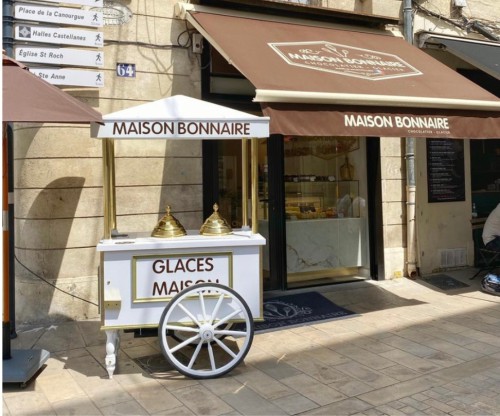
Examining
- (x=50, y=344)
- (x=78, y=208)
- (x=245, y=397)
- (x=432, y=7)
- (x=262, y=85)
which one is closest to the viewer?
(x=245, y=397)

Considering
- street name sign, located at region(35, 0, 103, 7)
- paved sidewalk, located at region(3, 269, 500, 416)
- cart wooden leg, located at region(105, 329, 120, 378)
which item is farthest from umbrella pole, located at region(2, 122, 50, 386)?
street name sign, located at region(35, 0, 103, 7)

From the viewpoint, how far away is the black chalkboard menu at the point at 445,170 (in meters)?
7.88

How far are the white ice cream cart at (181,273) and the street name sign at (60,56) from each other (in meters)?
1.82

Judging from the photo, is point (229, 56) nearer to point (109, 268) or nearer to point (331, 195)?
point (109, 268)

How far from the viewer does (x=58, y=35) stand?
18.1ft

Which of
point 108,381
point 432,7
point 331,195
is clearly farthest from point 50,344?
point 432,7

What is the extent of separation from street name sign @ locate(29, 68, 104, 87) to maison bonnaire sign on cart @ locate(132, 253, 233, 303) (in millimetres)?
2517

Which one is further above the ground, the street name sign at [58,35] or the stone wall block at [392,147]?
━━━
◆ **PROBLEM DETAILS**:
Please put every line of the listing above into a JSON list of strings, one string per line, leaving out blank lines and the picture.

◆ **TASK OUTPUT**:
[
  "Examining",
  "- (x=50, y=344)",
  "- (x=78, y=208)",
  "- (x=245, y=397)",
  "- (x=432, y=7)",
  "- (x=262, y=85)",
  "which one is closest to the viewer?",
  "(x=245, y=397)",
  "Considering",
  "- street name sign, located at region(35, 0, 103, 7)",
  "- paved sidewalk, located at region(3, 269, 500, 416)",
  "- cart wooden leg, located at region(105, 329, 120, 378)",
  "which item is farthest from umbrella pole, located at region(2, 122, 50, 386)?",
  "street name sign, located at region(35, 0, 103, 7)",
  "From the viewpoint, how far away is the black chalkboard menu at the point at 445,170 (in meters)?",
  "7.88",
  "How far are the white ice cream cart at (181,273) and the street name sign at (60,56) from each other (in meters)?",
  "1.82",
  "Judging from the photo, is point (229, 56) nearer to point (109, 268) or nearer to point (331, 195)?",
  "point (109, 268)",
  "How far from the viewer does (x=58, y=35) stand?",
  "18.1ft",
  "Which of",
  "point 108,381",
  "point 432,7",
  "point 331,195",
  "is clearly farthest from point 50,344?",
  "point 432,7",
  "What is the extent of separation from street name sign @ locate(29, 68, 104, 87) to maison bonnaire sign on cart @ locate(132, 253, 233, 303) (in millimetres)?",
  "2517",
  "Which one is further above the ground, the street name sign at [58,35] or the stone wall block at [392,147]?"
]